Why Everyone Should Own A Record Player

I just purchased my very first record player a little over two weeks ago. A sleek, modern Audio Technica model that just happened to fit on a shelving unit that was laying around. It’s awesome! I hope nothing breaks on it as I have no clue how to fix anything, but hey, that’s what YouTube’s for!

Everyone should buy a record player for sale for this very reason: Your appreciation for music as a WHOLE comes together in a much more logical and tangible way. I grew up in the cd era coming right out of the tape era and even back then, buying a cd for $9.99 was the equivalent of buying a car to me. Every new album was a whole new experience. Say No More by House of Heroes was the first album I bought that I feel really opened my eyes to the now familiar world of alternative rock. Tim’s vocals on it really inspired me to start singing and, though they were far from perfect, they left me wanting more. More came in the form of Cities by Anberlin. Undeniably their best album, Anberlin made me realize I wanted to play this type of heavy, rock-based, soaring vocal kind of music for the rest of my life. But it wasn’t just a song or two from that album that opened my eyes, it was the experience I had while listening to it. Their first track on it is simply titled “Intro” and it sounds like something you would hear right before the band takes the stage at a rock festival. Epic, grand, soaring guitar tones and a rhythmic pattern lead the listener to the second track “Godspeed” which breaks the mold the first song was cast in by hitting the listener with an intense guitar driven intro followed by a chorus of melodies over the course of the 3 or so minutes of intensity.

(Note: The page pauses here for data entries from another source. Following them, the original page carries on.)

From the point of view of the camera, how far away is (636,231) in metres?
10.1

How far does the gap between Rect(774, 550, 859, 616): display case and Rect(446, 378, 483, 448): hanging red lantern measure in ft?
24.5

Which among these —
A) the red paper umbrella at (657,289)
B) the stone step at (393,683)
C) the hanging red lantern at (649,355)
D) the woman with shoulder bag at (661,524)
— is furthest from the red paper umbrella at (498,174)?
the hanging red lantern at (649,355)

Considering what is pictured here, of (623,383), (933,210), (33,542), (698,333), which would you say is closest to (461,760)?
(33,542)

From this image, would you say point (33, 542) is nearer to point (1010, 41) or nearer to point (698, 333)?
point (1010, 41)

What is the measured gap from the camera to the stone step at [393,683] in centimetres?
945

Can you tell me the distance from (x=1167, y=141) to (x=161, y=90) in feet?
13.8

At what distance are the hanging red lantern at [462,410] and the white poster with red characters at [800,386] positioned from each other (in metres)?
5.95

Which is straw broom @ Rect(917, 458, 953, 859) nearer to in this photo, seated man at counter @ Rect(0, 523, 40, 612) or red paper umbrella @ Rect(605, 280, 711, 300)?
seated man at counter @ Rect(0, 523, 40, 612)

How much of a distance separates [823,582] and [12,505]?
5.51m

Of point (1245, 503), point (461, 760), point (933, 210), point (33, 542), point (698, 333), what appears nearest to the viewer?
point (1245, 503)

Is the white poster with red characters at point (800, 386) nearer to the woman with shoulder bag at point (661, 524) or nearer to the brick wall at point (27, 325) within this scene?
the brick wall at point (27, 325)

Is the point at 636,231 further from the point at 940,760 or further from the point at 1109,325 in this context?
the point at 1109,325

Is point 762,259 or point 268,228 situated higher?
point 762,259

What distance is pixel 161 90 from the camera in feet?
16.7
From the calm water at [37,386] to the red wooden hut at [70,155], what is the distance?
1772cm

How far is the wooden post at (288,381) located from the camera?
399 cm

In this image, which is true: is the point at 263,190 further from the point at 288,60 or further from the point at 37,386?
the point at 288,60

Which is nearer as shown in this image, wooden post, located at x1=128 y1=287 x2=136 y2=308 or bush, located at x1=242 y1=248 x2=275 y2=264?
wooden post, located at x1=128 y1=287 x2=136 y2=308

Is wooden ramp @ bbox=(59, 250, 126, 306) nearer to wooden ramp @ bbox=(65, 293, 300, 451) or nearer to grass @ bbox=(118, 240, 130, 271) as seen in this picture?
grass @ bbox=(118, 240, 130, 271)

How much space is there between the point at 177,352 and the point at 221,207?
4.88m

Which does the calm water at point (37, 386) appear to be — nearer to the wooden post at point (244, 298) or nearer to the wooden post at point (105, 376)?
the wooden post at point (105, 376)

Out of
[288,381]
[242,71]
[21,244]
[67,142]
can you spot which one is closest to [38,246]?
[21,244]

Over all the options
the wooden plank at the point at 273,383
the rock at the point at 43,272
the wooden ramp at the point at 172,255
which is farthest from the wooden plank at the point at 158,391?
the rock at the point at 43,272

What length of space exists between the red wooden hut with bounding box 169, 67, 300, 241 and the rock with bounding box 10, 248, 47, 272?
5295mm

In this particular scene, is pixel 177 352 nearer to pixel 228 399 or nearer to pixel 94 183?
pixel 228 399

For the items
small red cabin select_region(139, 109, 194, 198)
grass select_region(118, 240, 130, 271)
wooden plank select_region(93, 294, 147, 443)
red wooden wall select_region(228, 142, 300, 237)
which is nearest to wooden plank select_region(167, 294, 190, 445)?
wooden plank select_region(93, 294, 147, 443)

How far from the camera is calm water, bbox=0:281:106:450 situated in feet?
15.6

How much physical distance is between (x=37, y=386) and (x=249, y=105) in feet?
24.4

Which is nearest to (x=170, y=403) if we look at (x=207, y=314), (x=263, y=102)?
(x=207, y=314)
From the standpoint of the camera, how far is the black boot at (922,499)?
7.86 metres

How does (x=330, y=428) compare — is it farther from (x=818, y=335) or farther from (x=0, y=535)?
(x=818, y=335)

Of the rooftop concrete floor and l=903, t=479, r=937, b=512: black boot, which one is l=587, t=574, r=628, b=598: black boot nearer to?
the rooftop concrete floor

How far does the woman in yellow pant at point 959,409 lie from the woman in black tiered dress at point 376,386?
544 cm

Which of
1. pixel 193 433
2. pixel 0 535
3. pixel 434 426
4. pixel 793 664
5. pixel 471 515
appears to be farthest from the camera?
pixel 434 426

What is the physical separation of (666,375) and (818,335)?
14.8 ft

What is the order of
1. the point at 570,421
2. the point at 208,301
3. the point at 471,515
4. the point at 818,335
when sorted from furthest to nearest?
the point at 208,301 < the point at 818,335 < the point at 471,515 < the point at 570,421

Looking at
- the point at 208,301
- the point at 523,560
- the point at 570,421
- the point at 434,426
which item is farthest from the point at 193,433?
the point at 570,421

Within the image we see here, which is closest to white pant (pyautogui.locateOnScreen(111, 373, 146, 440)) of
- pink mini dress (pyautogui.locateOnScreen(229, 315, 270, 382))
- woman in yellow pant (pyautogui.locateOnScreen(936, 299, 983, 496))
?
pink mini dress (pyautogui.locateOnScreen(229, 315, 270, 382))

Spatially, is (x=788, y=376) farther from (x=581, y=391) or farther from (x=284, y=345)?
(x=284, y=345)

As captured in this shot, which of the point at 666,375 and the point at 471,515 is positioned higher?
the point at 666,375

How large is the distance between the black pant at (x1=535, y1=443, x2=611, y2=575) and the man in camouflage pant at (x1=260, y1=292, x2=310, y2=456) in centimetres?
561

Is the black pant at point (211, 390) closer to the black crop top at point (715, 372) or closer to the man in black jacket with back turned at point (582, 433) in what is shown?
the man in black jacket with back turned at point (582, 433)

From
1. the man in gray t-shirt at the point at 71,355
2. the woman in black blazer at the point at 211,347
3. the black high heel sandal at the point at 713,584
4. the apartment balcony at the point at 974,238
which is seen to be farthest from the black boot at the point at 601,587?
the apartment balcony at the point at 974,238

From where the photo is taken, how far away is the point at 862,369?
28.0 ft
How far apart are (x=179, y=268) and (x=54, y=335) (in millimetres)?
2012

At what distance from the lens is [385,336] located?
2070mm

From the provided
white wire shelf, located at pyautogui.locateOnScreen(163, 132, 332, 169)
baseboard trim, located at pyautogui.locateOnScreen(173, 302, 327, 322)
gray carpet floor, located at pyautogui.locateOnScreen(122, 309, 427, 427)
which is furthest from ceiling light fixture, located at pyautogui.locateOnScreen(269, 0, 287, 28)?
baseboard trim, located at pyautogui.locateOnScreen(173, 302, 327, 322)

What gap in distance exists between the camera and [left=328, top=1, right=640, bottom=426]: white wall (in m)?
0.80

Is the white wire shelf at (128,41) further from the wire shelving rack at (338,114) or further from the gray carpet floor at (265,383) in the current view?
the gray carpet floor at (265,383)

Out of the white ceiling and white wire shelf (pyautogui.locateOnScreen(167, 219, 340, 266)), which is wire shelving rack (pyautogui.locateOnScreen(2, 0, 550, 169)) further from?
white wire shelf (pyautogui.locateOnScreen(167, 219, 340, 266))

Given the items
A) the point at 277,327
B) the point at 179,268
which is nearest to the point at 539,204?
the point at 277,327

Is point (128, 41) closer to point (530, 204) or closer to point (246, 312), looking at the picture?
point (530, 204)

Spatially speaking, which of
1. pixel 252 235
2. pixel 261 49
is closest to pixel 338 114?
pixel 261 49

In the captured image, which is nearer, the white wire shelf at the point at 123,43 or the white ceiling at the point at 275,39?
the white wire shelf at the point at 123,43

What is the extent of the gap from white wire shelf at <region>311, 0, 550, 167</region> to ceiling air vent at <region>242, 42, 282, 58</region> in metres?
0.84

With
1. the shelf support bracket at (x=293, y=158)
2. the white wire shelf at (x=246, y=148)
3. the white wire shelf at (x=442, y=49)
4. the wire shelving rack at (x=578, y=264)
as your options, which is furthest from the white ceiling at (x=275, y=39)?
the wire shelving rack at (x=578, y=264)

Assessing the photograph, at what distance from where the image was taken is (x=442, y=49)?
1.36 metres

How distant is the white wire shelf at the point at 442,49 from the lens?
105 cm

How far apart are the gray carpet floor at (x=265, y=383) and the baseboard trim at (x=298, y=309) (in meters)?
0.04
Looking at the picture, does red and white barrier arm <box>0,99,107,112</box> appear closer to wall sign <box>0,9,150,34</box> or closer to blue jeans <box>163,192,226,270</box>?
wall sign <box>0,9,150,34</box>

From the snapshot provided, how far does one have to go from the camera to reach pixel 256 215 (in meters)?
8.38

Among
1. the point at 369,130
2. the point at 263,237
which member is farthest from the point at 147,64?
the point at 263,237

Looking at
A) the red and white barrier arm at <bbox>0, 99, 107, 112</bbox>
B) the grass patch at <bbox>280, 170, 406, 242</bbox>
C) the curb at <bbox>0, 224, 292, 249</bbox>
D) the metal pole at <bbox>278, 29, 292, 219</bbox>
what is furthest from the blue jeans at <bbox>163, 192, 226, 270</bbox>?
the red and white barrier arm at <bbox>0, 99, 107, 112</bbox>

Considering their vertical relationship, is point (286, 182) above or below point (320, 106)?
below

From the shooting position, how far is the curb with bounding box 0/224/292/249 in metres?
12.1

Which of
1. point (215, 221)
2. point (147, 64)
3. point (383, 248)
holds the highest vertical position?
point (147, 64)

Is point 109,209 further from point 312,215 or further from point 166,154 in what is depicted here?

That’s how the whole album is, really. A flow of songs that work together in an order carefully thought out by the artist. It’s one of the more recent examples of an album that actually makes you WANT to listen to the whole album. Though their songs were different in songwriting structure, their feel carried through in every second of that album. It’s a hard thing to do. Comprise an album in a world full of singles. We live and die by the single. Singles were originally marketed to PROMOTE an album. To get the market hyped for what was coming the next month. Now, they feel like the selling point. Write a good single or two or have somebody else write one for you and sell that as the thing you’re band is most proud of- not the actual album that the single is on. Anyone remember any songs from fun.’s multiplatinum album besides “We are Young” and “Some Nights”? If you’re lucky you’ll get someone who knows the title “Carry On” as well, but good luck finding someone else who has knowledge about anything else on that album. Not all people are like that and, if you aren’t, be my best friend. But we are being raised in a musical culture that belittles albums as a whole for the sake of the quick-selling single.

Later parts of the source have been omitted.